The other teacher, P.H. Burton, came into Richard’s life about a year later—-in 1942, in fact, when Richard was sixteen. To understand better the relationship between the two, it’s important to know a little bit about P.H. First.



Says one man in Port Talbot who knew him well, “P.H. Burton was one of the great teachers—pedantic, didactic, precise. He was always desperately keen on theater. In fact, his life’s ambition was to become an actor himself. But he had a failing. He was a big man, some six feet tall, weighed a good fifteen stones. But for all his bulk he had a sweet small voice, very much out of keeping with his frame. And so he became a developer of actors, rather than an actor himself . . . His first protege was Owen Jones. P.H. discovered him here, trained him here, gave him all the instruction he could. The time came when young Jones was on the threshold of stardom. But then the war came, too. And Jones became a flier. I believe it was. And he was killed in 1942 . . . That’s when P.H., as he sought another student. another star to replace Jones, cottoned onto Richard Jenkins. Rich was sixteen then. He’d returned to school after a short absence and was doing very well in his studies. I doubt that the idea of theater or theatricals had ever really entered his mind. But one day P.H. announced suddenly to one and all that he saw in young Rich the stuff of which great actors are made. And I don’t doubt that of one and all, the greatest surprise in this matter came to young Rich himself.”

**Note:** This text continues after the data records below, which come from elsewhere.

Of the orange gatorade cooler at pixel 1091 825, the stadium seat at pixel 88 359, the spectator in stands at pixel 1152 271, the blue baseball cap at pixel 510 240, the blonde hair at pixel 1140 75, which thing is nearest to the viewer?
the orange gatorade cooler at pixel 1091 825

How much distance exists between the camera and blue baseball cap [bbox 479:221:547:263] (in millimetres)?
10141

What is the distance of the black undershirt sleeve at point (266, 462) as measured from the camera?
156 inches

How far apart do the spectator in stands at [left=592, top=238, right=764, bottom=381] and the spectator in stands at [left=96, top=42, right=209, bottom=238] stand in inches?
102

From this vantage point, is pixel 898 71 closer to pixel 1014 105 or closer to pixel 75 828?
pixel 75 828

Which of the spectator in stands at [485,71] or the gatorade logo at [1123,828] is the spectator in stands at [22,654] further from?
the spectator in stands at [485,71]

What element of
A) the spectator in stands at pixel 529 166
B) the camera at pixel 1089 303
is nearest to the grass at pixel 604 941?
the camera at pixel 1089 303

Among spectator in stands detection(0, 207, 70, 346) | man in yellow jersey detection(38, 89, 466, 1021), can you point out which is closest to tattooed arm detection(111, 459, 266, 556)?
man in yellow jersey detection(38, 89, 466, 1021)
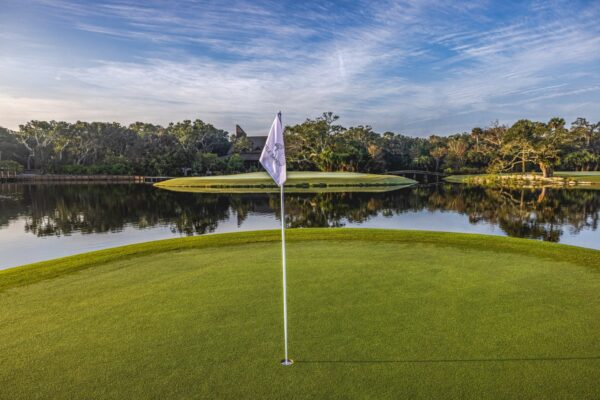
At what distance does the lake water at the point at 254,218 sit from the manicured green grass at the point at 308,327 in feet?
25.5

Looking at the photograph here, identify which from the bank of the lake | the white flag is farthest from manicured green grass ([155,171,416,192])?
the white flag

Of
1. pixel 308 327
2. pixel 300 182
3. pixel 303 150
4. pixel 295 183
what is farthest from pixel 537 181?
pixel 308 327

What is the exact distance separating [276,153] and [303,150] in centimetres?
6566

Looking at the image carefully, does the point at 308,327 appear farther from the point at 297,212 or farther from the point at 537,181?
the point at 537,181

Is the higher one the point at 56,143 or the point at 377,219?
the point at 56,143

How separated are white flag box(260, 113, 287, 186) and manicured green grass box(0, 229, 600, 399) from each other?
1964mm

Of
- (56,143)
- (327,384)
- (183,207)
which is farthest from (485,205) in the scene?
(56,143)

Richard’s first performance

P.H. began by giving Richard the leads in two Taibach Youth Centre productions —“The Playgoers” and “The Bishop’s Candlesticks.” (This was October, 1942).

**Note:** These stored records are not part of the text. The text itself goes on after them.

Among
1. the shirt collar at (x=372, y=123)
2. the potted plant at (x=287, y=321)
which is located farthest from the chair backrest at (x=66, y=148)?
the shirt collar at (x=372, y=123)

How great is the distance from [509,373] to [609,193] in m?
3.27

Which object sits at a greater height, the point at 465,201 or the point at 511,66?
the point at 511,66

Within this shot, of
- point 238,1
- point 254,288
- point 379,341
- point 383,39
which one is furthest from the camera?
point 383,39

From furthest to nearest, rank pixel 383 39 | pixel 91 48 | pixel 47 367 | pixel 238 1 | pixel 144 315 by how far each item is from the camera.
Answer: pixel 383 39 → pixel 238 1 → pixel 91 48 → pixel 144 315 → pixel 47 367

Satisfied with the boy’s performances—though not overly—P.H. then began to concentrate on a program of refinement.

One afternoon after classes he had a talk with Richard.

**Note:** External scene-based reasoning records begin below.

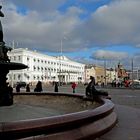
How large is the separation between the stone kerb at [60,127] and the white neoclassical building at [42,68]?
89.9m

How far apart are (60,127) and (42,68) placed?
119 meters

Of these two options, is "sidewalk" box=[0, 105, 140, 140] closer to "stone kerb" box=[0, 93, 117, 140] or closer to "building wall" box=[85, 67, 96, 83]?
"stone kerb" box=[0, 93, 117, 140]

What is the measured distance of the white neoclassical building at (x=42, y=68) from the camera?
10856 cm

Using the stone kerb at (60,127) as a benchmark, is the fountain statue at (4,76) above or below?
above

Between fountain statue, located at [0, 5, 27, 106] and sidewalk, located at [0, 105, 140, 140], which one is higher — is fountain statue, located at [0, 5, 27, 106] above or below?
above

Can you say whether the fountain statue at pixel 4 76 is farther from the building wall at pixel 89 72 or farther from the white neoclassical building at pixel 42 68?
the building wall at pixel 89 72

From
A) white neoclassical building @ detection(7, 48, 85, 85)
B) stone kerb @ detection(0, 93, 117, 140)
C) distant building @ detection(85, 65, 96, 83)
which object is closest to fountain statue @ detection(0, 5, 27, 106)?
stone kerb @ detection(0, 93, 117, 140)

“Would you like to become an actor— truly—some day?” he asked.

Richard shrugged. “I hear they make fine money. Why not?”

“The good ones,” said P.H.. “make the good money.”

“Then I shall be good.” said Richard.



“Fine,” P.H. said. “But the first thing we have to do is to get rid of all the Welsh in your talk. That won’t do at all, you know. You must learn to speak like an Englishman.”

“I’ll be damned if I’ll do that,” said Richard.

“I’ll be damned if you don’t,” said P.H. “What is it with you, young man? Do you want to play peasants for the rest of your life? Or do you want to play princes? And kings?” Without waiting for an answer, P.H. went on: “Next . . . we’ve got to get you to read better stuff than you’ve been reading. You have a basic intellectual capacity. But we’ve got to work on it. What’s that you’re carrying under your arm right now?”

“An American crime book. Very good.”

“Bah,” said P.H. “It is Shakespeare you’ve got to start reading now.”

“That bloke?” asked Richard, in doubt.